§ **Prompt**
Locate every line in the data below that contains the word "right" and copy each one out. Match case exactly.

§ **Spatial question data**
● ● ●

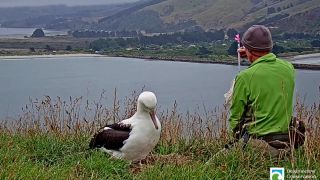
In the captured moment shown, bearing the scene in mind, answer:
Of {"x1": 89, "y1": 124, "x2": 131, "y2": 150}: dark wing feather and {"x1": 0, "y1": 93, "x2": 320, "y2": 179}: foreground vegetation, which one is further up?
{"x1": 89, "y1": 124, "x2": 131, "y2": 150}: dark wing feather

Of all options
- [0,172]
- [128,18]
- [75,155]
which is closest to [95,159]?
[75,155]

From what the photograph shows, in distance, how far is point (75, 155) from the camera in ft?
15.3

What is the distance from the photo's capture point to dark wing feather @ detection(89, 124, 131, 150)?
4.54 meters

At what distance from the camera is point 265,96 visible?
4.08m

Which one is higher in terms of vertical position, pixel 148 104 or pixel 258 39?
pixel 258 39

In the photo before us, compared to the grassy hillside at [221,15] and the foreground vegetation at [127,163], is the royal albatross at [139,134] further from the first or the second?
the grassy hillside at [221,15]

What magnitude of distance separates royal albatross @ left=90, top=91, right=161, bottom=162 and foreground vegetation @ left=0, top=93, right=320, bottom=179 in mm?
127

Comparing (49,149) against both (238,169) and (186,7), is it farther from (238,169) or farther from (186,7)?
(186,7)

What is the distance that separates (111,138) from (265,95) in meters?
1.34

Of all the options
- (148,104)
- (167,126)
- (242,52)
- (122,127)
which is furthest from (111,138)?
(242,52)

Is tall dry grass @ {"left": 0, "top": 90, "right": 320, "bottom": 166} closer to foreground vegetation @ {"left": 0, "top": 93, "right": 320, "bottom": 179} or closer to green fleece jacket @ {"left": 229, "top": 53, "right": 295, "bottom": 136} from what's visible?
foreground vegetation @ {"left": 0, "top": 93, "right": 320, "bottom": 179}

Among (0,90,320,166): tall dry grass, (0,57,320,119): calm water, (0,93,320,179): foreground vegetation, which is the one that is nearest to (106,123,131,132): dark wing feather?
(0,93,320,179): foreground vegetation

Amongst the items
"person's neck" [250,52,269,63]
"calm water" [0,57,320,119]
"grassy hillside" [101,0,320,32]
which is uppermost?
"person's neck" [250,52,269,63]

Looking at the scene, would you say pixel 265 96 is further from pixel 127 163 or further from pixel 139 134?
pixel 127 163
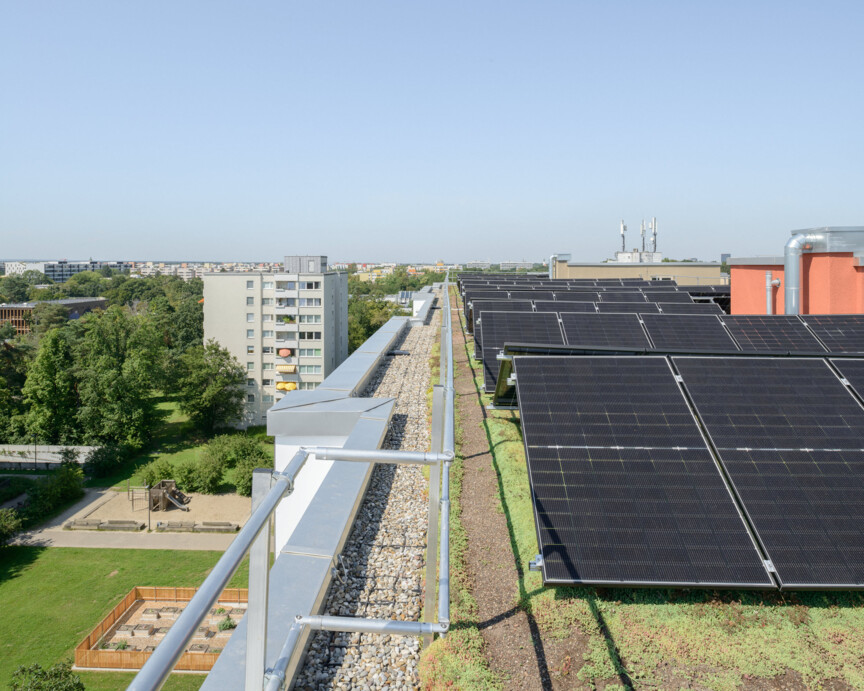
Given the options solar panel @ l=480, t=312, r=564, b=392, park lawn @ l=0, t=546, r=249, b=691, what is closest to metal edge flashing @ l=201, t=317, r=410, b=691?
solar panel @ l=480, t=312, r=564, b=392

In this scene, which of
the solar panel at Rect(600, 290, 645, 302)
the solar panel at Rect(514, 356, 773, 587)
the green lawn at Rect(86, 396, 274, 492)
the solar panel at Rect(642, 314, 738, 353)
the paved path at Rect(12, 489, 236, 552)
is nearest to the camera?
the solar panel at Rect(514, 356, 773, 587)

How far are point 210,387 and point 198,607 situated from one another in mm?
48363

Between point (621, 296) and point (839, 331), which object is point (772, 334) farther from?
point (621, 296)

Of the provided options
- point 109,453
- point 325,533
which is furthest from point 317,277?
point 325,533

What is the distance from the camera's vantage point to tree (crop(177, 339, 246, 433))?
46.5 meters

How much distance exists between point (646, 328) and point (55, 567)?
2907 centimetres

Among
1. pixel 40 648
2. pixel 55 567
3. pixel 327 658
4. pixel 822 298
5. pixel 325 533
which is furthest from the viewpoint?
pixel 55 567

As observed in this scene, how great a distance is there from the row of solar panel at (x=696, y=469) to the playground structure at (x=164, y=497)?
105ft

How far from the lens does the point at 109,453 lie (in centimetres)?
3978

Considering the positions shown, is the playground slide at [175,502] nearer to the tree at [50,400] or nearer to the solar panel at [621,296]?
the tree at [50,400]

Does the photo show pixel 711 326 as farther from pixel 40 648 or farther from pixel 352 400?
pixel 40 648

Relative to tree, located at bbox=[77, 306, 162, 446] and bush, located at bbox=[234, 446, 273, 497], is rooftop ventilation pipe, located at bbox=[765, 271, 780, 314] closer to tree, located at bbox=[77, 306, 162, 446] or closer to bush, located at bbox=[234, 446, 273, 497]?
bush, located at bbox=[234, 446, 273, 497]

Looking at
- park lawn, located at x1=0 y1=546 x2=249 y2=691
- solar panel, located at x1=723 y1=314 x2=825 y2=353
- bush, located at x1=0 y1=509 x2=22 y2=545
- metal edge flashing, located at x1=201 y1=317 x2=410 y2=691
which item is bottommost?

● ● ●

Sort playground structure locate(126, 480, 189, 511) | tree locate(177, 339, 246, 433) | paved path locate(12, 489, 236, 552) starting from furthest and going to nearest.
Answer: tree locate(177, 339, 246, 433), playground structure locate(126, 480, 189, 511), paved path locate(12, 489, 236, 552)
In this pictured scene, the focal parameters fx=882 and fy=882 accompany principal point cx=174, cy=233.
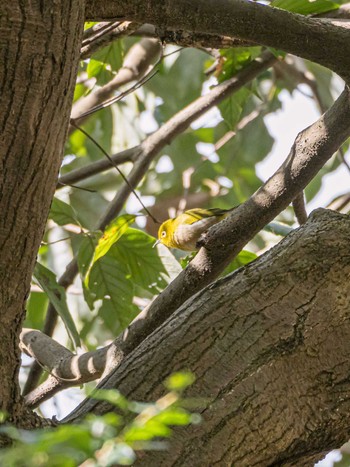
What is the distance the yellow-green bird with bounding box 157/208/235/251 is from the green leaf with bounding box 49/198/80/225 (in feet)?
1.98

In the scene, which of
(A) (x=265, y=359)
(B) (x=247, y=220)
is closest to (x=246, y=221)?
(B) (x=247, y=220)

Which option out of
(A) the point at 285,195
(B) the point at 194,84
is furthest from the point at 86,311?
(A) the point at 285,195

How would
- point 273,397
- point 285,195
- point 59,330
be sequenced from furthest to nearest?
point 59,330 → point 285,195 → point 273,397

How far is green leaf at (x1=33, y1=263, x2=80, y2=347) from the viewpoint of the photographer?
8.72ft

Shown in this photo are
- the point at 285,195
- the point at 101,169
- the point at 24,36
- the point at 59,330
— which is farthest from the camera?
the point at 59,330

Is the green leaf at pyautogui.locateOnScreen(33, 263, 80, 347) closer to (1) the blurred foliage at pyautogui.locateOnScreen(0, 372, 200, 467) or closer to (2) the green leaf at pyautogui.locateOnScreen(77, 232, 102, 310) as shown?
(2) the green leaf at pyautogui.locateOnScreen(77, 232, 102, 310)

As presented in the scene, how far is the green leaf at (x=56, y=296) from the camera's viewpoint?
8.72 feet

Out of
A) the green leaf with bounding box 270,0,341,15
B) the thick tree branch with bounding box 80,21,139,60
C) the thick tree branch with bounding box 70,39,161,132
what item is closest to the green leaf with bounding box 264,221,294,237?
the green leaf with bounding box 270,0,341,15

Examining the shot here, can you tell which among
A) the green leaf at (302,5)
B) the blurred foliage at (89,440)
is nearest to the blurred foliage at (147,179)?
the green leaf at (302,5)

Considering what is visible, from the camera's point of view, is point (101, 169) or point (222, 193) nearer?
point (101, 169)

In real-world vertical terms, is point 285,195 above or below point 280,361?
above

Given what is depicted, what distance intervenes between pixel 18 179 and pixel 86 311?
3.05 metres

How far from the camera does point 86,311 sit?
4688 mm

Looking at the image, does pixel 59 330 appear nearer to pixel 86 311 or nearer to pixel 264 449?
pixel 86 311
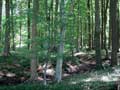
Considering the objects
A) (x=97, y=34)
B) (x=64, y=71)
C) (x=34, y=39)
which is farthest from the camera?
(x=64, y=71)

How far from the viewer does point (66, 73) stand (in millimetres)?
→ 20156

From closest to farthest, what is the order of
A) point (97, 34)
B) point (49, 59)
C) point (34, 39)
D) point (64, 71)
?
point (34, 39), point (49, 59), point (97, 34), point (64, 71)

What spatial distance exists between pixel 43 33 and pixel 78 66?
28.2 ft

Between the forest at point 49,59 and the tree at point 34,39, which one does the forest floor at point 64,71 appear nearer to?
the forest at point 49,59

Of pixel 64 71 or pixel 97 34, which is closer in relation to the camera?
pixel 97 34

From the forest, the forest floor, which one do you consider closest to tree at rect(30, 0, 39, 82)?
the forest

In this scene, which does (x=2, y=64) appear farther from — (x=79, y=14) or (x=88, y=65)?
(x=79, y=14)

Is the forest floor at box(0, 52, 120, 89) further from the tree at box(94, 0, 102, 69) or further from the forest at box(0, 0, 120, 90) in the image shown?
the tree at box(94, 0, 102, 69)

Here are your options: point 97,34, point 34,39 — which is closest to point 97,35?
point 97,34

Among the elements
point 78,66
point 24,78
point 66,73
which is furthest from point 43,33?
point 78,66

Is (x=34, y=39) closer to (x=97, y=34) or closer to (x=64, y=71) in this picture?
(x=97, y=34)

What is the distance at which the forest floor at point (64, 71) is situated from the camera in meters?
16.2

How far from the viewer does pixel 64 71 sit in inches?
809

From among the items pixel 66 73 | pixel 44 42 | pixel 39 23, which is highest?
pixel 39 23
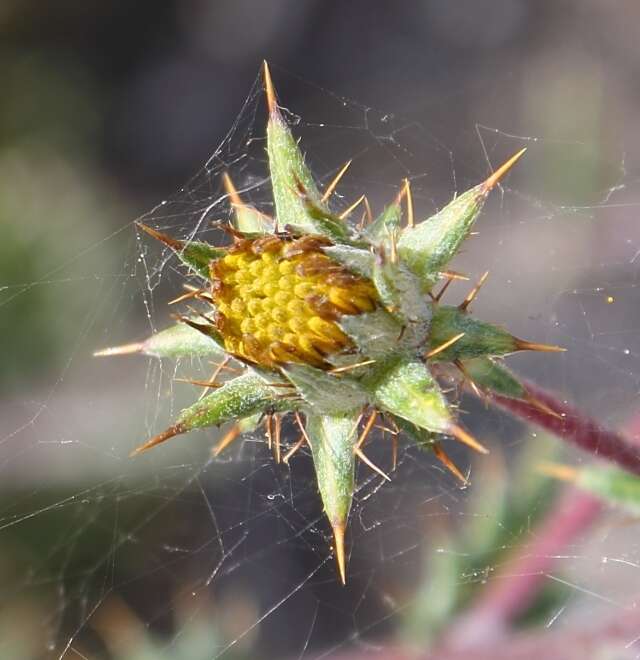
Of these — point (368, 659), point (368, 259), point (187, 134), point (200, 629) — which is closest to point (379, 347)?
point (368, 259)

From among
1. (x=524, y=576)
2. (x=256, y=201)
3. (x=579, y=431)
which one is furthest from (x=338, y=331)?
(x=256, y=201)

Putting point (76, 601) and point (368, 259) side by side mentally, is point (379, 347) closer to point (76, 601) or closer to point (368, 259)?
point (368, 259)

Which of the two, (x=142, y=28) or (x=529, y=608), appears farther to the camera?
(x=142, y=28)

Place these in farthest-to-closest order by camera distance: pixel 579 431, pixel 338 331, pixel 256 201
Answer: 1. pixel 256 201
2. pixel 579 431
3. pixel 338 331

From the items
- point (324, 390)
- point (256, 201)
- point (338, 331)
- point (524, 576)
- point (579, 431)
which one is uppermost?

● ● ●

§ **Result**
What magnitude of distance separates royal albatross @ left=90, top=91, right=161, bottom=162 and foreground vegetation @ left=0, top=93, right=320, bottom=179 in mm?
Is tall dry grass @ {"left": 0, "top": 90, "right": 320, "bottom": 166} closer to foreground vegetation @ {"left": 0, "top": 93, "right": 320, "bottom": 179} or closer to green fleece jacket @ {"left": 229, "top": 53, "right": 295, "bottom": 136} from what's visible?
foreground vegetation @ {"left": 0, "top": 93, "right": 320, "bottom": 179}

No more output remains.